[Extract]

######

UP Mike Ross — This is the truth: A national Democratic Party official, asked the other day to identify a savvy Southern Democratic leader with worthwhile ideas about how to make the Democrats more competitive in the South, said, “Mike Ross.”
DOWN Democrats — See immediately preceding item
UPAsa Hutchinson — He will be the Republican nominee for governor.
DOWN Win Paul Rockefeller — He won’t.
DOWN Mike Huckabee — His timidity on restricting soft drinks and candy for schoolchildren has undercut one of his main selling points — a demonstrated commitment to healthiness. If he intends to run for president as a garden-variety arch-conservative, Rick Santorum and George Allen, and even Bill Frist, can outdo him.
UP Hillary Clinton — In politics directly for herself, she blossoms. She becomes sensitive to the savvy concessions her husband often had to make, and proves herself pretty good at them, too. She’s the Democratic presidential nominee in 2008. The prospect of Bill Clinton as first lady gains likelihood daily.
UP Bill Clinton — He’d make a good one. Maybe she could put him in charge of health care. A couple of the more intellectual publica-tions, Atlantic Monthly and the New Republic, have published articles recently explaining that he wasn’t a squishy moderate after all, but a consistent and bold thinker with new ideas, particularly on the global economy. And the new book by John Harris of the Washington Post makes him look more good than bad. Any assessment of him must put good and bad on a teeter-totter, then see what happens.

######

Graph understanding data
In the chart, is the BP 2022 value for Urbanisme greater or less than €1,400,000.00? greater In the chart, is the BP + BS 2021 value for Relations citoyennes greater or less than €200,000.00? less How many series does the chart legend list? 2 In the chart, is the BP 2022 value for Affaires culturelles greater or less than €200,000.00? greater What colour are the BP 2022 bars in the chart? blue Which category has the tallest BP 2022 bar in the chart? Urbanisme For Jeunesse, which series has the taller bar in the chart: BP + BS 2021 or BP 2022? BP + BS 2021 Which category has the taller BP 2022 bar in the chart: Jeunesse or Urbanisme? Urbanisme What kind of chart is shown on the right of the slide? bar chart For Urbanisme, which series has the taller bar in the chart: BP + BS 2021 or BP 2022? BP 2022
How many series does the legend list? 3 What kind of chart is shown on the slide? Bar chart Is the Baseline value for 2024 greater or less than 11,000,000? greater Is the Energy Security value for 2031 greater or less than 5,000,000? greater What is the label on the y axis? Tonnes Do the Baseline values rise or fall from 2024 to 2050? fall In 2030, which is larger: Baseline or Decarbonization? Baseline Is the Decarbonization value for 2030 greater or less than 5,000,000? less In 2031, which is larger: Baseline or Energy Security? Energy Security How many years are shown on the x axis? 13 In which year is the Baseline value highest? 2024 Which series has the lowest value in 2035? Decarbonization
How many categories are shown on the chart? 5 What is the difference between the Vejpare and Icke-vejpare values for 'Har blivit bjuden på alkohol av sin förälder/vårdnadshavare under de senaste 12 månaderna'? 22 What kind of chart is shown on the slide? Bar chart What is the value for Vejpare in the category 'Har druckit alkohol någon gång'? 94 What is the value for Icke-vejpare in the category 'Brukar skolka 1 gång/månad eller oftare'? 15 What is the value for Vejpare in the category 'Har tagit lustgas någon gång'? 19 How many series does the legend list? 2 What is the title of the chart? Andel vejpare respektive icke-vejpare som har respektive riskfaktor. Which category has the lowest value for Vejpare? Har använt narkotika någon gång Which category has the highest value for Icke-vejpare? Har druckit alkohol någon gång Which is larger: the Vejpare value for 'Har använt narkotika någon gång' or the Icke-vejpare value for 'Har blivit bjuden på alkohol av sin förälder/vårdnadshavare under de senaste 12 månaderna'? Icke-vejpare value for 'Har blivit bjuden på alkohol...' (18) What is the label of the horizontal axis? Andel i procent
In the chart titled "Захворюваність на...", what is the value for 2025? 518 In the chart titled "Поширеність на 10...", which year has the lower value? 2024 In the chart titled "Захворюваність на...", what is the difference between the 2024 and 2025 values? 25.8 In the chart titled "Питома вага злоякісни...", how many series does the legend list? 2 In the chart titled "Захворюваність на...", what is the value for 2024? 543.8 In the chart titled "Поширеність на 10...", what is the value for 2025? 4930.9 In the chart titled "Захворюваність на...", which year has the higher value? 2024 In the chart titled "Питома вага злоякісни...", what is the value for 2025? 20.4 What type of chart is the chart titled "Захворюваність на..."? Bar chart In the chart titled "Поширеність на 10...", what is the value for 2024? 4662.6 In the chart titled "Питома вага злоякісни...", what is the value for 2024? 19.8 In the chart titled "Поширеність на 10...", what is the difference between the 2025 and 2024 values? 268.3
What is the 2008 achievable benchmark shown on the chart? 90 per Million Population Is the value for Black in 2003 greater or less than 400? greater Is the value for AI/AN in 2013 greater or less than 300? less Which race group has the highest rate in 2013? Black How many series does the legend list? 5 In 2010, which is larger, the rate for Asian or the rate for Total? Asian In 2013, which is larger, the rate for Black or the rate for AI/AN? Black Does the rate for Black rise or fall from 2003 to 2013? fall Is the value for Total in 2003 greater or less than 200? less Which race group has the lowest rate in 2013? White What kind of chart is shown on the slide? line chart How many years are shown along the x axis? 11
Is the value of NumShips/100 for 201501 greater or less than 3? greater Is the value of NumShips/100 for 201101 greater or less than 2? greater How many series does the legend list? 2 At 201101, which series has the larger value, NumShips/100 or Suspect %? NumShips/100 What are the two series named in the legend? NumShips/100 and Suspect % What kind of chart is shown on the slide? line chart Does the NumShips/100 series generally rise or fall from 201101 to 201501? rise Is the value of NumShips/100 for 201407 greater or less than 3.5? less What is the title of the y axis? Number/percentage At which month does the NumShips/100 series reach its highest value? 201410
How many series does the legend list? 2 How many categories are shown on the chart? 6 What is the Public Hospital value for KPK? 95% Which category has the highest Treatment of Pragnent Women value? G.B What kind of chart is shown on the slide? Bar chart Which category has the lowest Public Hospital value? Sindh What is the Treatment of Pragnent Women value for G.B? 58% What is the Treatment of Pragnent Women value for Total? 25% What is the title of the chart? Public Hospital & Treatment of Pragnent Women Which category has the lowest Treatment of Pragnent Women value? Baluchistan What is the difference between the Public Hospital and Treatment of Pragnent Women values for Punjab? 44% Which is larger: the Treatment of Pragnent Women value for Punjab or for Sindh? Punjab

######

[Problems and tasks]
[1] Decide whether each of the following statements agrees with the political column, answering yes or no and quoting the deciding words of the column: (a) Win Paul Rockefeller will be the Republican nominee for governor; (b) Hillary Clinton is named as the Democratic presidential nominee in 2008; (c) the new book by John Harris makes Bill Clinton look more bad than good.
[2] Continue the political column from its final sentence.

[Answer set]
[1]
(a) No: "He won’t."
(b) Yes: "She’s the Democratic presidential nominee in 2008."
(c) No: "makes him look more good than bad."

[2]
UP Howard Dean — Yeah, up. Southern Democrats can serve their interests by running from him. The base can be energized by his in-cendiary rhetoric. It’ll all be OK if he can raise enough money. Hillary’s campaign will transcend the party apparatus, anyway.
UP Wes Clark — A Hillary-Wes ticket? It has some appeal. And it would certainly put Arkansas in play.
UP Women and children in Northwest Arkansas — Their lives are better now that their husbands and fathers have done the Promise Keepers thing for a couple of days.
DOWN The football Hogs — A national magazine says they’re a program in decline.